Camorra et sang: les Casalesi imposent des hypothèses sur les cendres d’un mort
Un autre jour, un autre morceau de la Camorra. Nouvel échange de sang et de pouvoir sous le ciel de Campanie. Les carabiniers de Casal di Principe arrêtent cinq personnes, parmi lesquelles se distingue le membre le plus fidèle de l’aile Schiavone du clan, Pasquale Apicella, revenu à la liberté après un long régime carcéral sous 41 bis. Mais ces cinq visages racontent l’histoire de tout un système, sale jusqu’aux os.
Les accusations et le système Casalesi
Les accusations sont toujours les mêmes : Camorra, extorsion, escroquerie, trafic de drogue, escroquerie. Un mélange de crimes qui n’a jamais cessé de faire des victimes et qui ne connaît pas de frontières. Les Casalesi ne se contentent plus de contrôler le territoire : ils veulent tout. Et surtout, ils veulent la vie des autres. Leurs mains sont toujours sales, toujours affamées, et leur territoire est celui de l’impunité.
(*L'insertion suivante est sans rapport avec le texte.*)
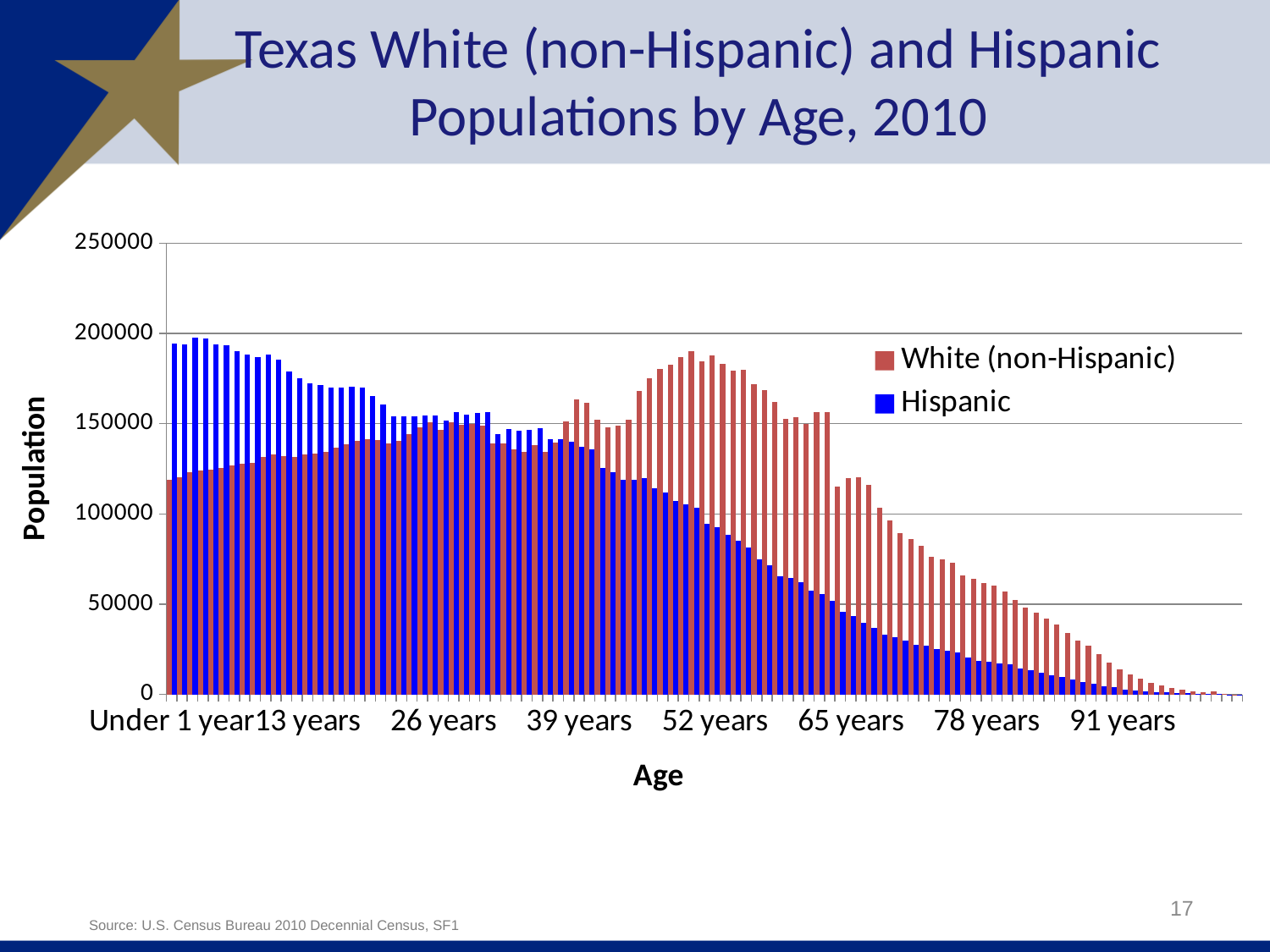
Is the White (non-Hispanic) value for 52 years greater or less than 150000? greater Is the Hispanic value for 78 years greater or less than 50000? less What is the label of the vertical axis? Population At Under 1 year, which series has the larger value, White (non-Hispanic) or Hispanic? Hispanic Is the White (non-Hispanic) value for Under 1 year greater or less than 150000? less How many series does the legend list? 2 What is the title of the chart? Texas White (non-Hispanic) and Hispanic Populations by Age, 2010 Do the Hispanic values generally rise or fall from Under 1 year to 91 years? fall What kind of chart is shown on the slide? bar chart At 52 years, which series has the larger value, White (non-Hispanic) or Hispanic? White (non-Hispanic)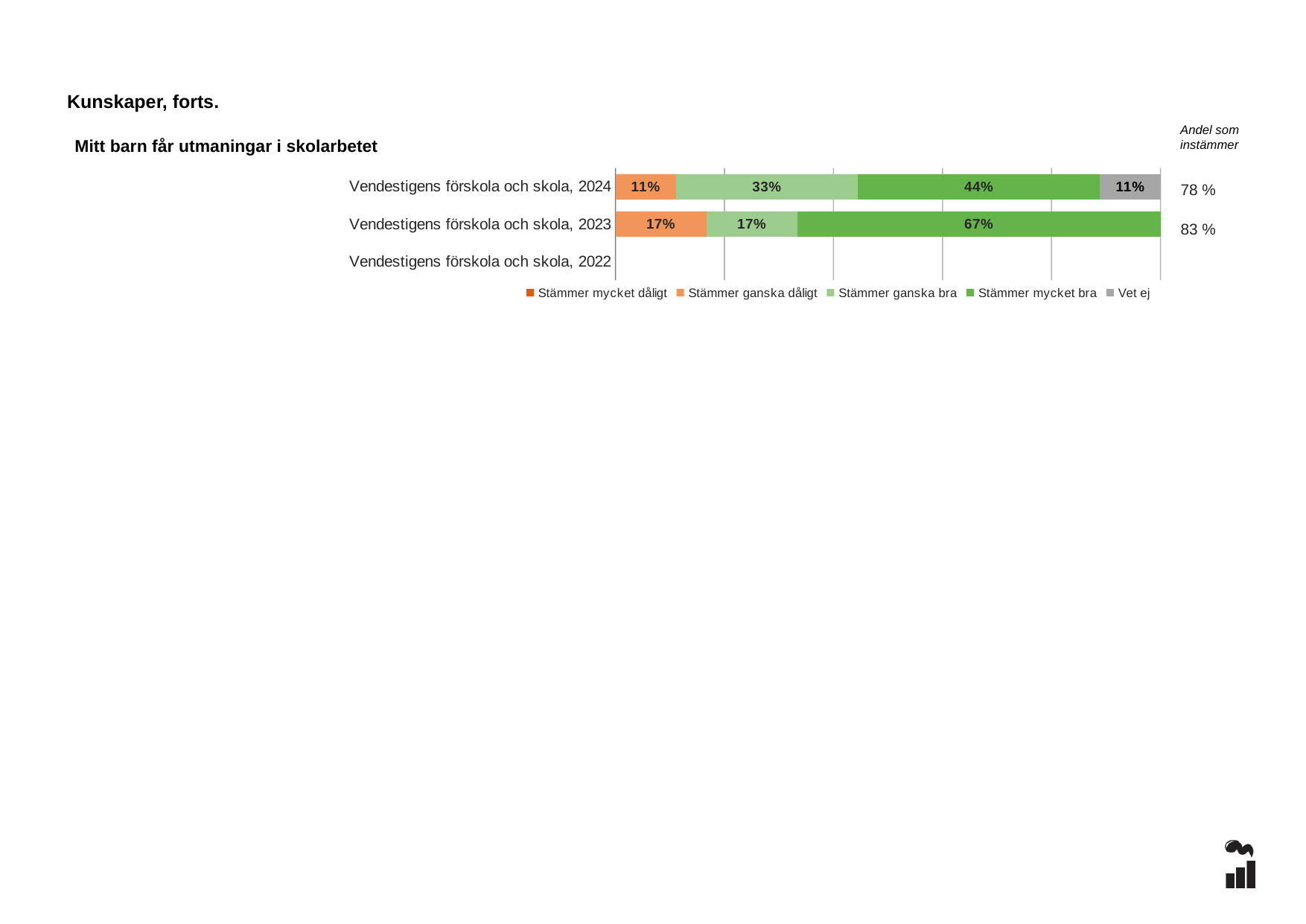
What is the value for "Stämmer mycket bra" for Vendestigens förskola och skola, 2024? 44% Which category has no data plotted in the chart? Vendestigens förskola och skola, 2022 Which year has the larger "Stämmer mycket bra" share, 2024 or 2023? 2023 What is the title of the chart? Mitt barn får utmaningar i skolarbetet What is the value for "Stämmer mycket bra" for Vendestigens förskola och skola, 2023? 67% What is the value for "Vet ej" for Vendestigens förskola och skola, 2024? 11% What kind of chart is shown on the slide? Stacked bar chart What is the value for "Stämmer ganska dåligt" for Vendestigens förskola och skola, 2023? 17% What is the "Andel som instämmer" value shown for Vendestigens förskola och skola, 2024? 78 % How many series does the legend list? 5 How many categories are listed on the vertical axis of the chart? 3 What is the difference between the "Stämmer ganska bra" values for 2024 and 2023? 16%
L’enquête a débuté en juillet 2022, lorsqu’un entrepreneur du secteur de la construction s’est plaint de la manière dont les crédits étaient récupérés selon des méthodes « fortes ». Mais le véritable rebondissement survient lorsque l’affaire se confond avec la mort d’un ouvrier sur le chantier. Un accident, une vie brisée.
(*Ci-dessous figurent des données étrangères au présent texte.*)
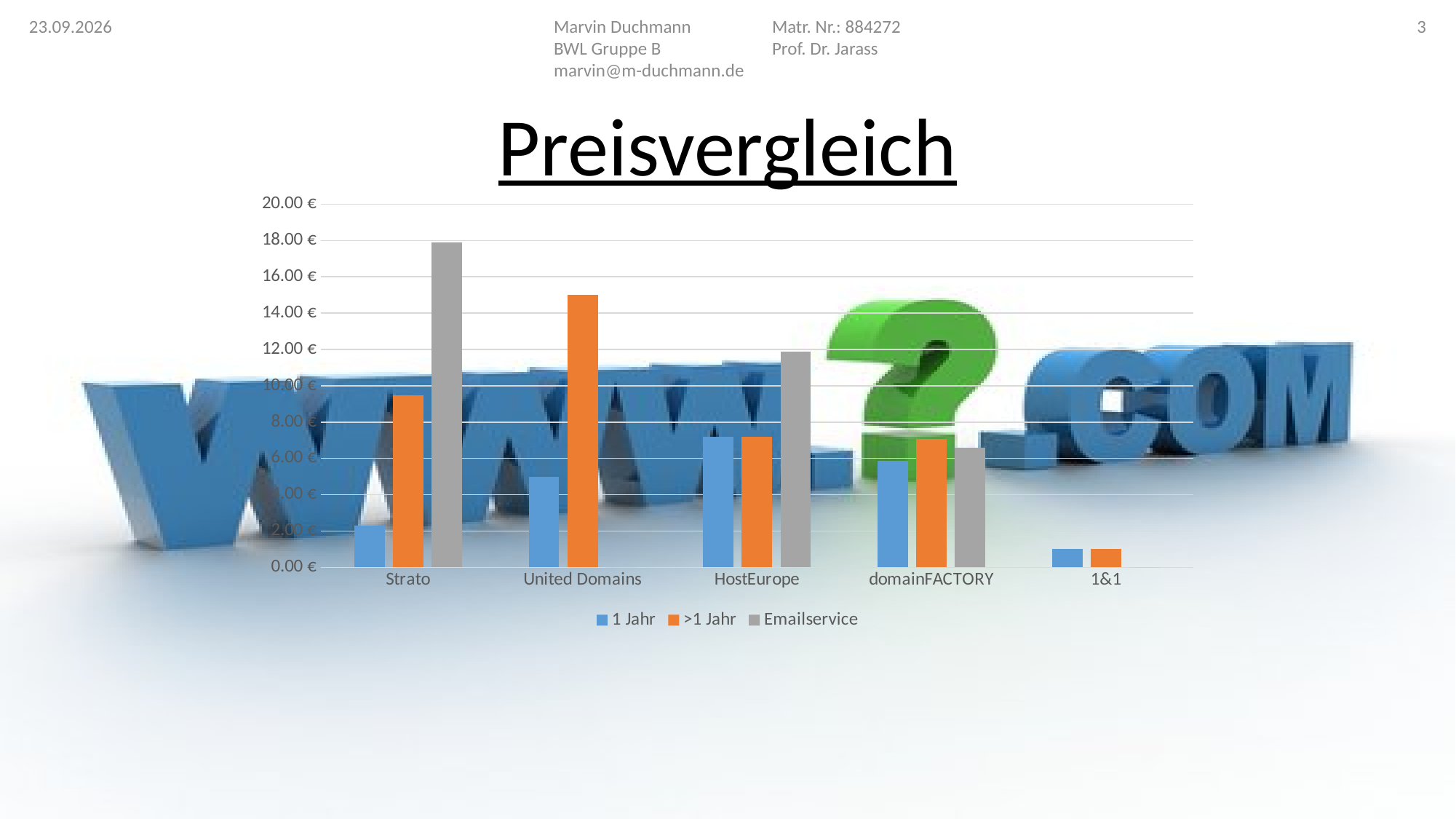
Which provider has a larger 1 Jahr value, HostEurope or Strato? HostEurope Is the >1 Jahr value for United Domains greater or less than 14.00 €? greater Which provider has the lowest 1 Jahr value? 1&1 How many providers are compared along the x axis of the chart? 5 What is the title of the chart on the slide? Preisvergleich Is the 1 Jahr value for Strato greater or less than 4.00 €? less Is the Emailservice value for Strato greater or less than 16.00 €? greater Which is larger for HostEurope: the Emailservice value or the 1 Jahr value? Emailservice What kind of chart is shown on the slide? bar chart How many series does the chart's legend list? 3 Which provider has the highest Emailservice value? Strato Which provider has the highest >1 Jahr value? United Domains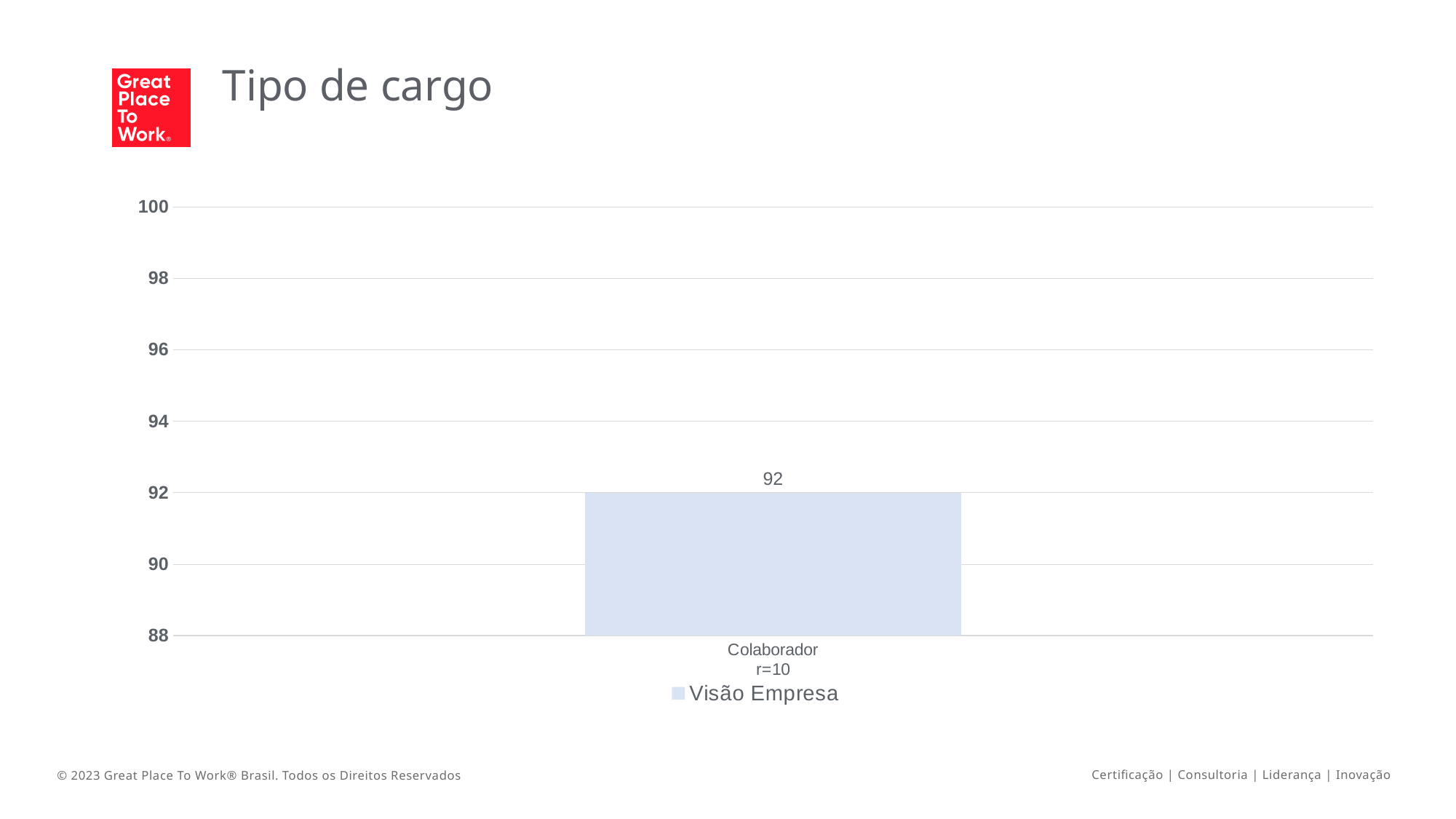
How many series does the legend list? 1 Is the value for Colaborador greater or less than 94? less What kind of chart is shown on the slide? bar chart Is the value for Colaborador greater or less than 90? greater What is the value for Colaborador? 92 How many categories are shown on the x axis? 1 What is the highest value shown on the y axis? 100 What is the title of the slide? Tipo de cargo What is the lowest value shown on the y axis? 88 What series name is listed in the legend? Visão Empresa What is the r value shown under the Colaborador category label? r=10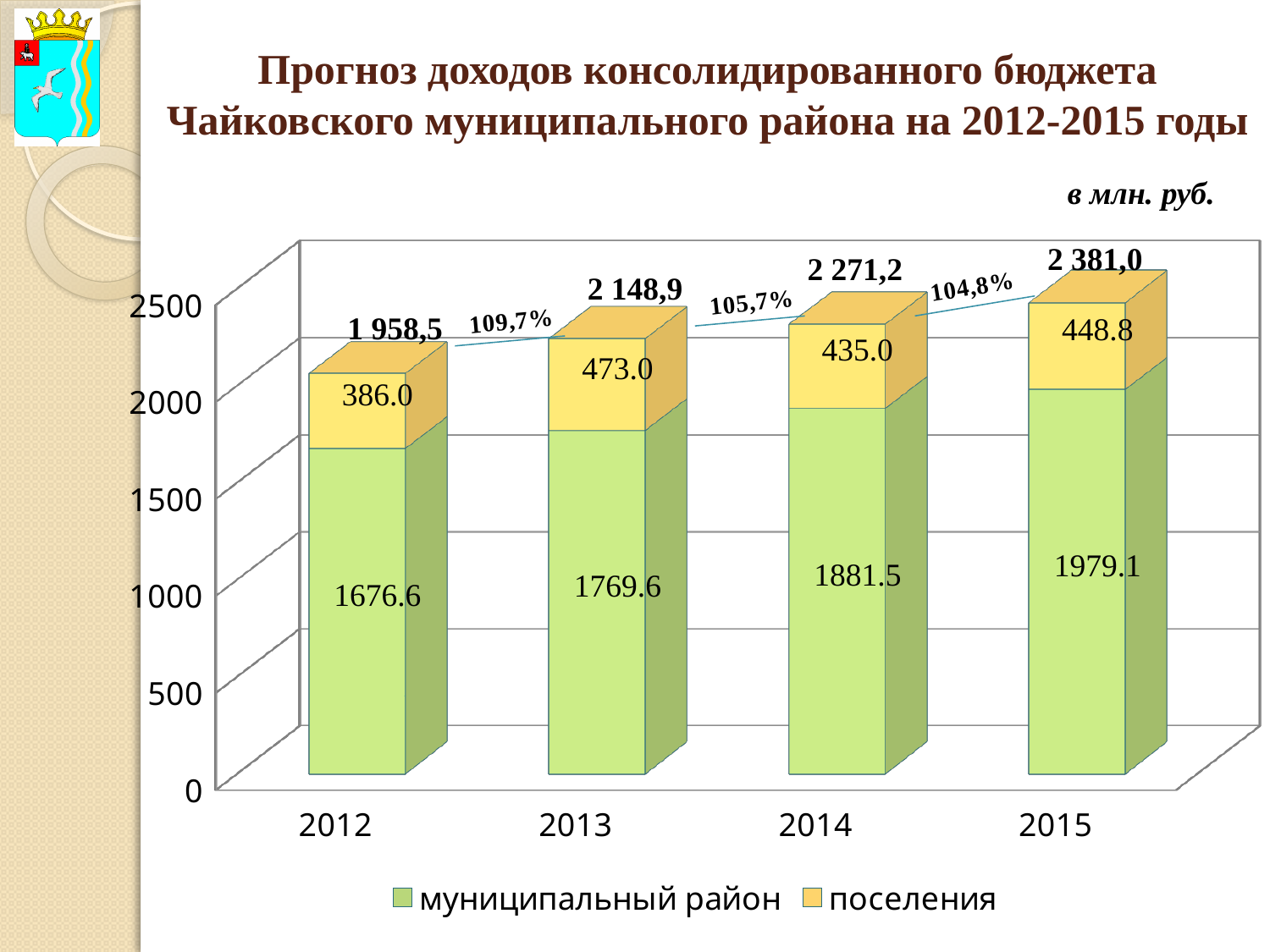
Which year has the highest value for поселения? 2013 What is the value for муниципальный район in 2012? 1676.6 Do the total values rise or fall from 2012 to 2015? rise How many years are shown on the x axis? 4 What is the difference between the муниципальный район values for 2014 and 2013? 111.9 How many series does the legend list? 2 What kind of chart is shown on the slide? stacked bar chart What is the total of the stacked bar for 2014? 2 271,2 Which year has the lowest total consolidated budget revenue? 2012 What is the value for муниципальный район in 2015? 1979.1 What is the value for поселения in 2013? 473.0 Is the value for поселения in 2015 larger or smaller than in 2014? larger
Embauche en rémunération dans un système régénérateur
Et ici, la Camorra ne fait pas que son travail : elle veut aussi que des compensations soient versées, mais à sa manière. Les filles du mort ? Il faut les embaucher. Ainsi, en échange de cette somme qu’ils n’auraient jamais dû demander, les Casalesi proposent une autre « solution » : l’entrée des deux filles dans l’entreprise, encore une dette à payer.
C’est la partie qui fait ramper notre peau. Mais cela ne s’arrête pas là.
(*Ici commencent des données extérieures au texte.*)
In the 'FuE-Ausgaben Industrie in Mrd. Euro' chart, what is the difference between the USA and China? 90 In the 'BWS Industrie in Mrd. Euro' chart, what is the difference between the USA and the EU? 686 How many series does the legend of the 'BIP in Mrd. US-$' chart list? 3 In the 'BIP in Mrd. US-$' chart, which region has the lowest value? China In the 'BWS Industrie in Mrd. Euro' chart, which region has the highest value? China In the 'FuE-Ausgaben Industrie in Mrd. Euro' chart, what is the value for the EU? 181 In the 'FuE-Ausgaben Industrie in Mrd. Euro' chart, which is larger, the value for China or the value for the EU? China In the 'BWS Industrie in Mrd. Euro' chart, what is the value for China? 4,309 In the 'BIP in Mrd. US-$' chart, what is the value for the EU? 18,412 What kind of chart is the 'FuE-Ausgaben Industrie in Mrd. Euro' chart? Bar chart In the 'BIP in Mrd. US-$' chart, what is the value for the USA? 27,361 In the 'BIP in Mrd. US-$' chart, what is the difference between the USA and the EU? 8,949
L’opération de camouflage est une danse qui ne s’arrête jamais : des hommes de paille, des sociétés enregistrées au nom d’autrui, de faux comptes pour cacher des gains. Le visage propre de quelqu’un qui veut nous faire oublier la boue derrière tout ça.
Trafic de drogue et pouvoir criminel
Et puis il y a la drogue. Les Casalesis, en affaires avec les Di Lauro, continuent de négocier. Un kilo de cocaïne saisi n’est qu’un petit coup dur, rien qui puisse les arrêter. Ils ont la ville entre leurs mains et leur mal grandit comme une métastase, toujours plus forte, toujours plus enracinée.
Tandis que l’État se débat dans la paralysie bureaucratique habituelle, les Casalesi avancent. L’embauche forcée, le chantage, le trafic, le sang, la peur. C’est leur quotidien, sans honte, sans remords, avec la même indifférence avec laquelle ils signent une facture.
Un cancer qui dévore tout
La Camorra est un cancer. Il n’y a rien de plus vrai. Un cancer qui dévore, qui grandit, qui s’inscrit dans le paysage. Un cancer qu’on ne voit plus, parce qu’on s’habitue à vivre avec, dans son bruit de fond. Et pendant que nous essayons d’arrêter un énième boss, le mal continue de respirer, plus fort qu’avant.
Et nous ? Peut-être avons-nous oublié comment nous indigner.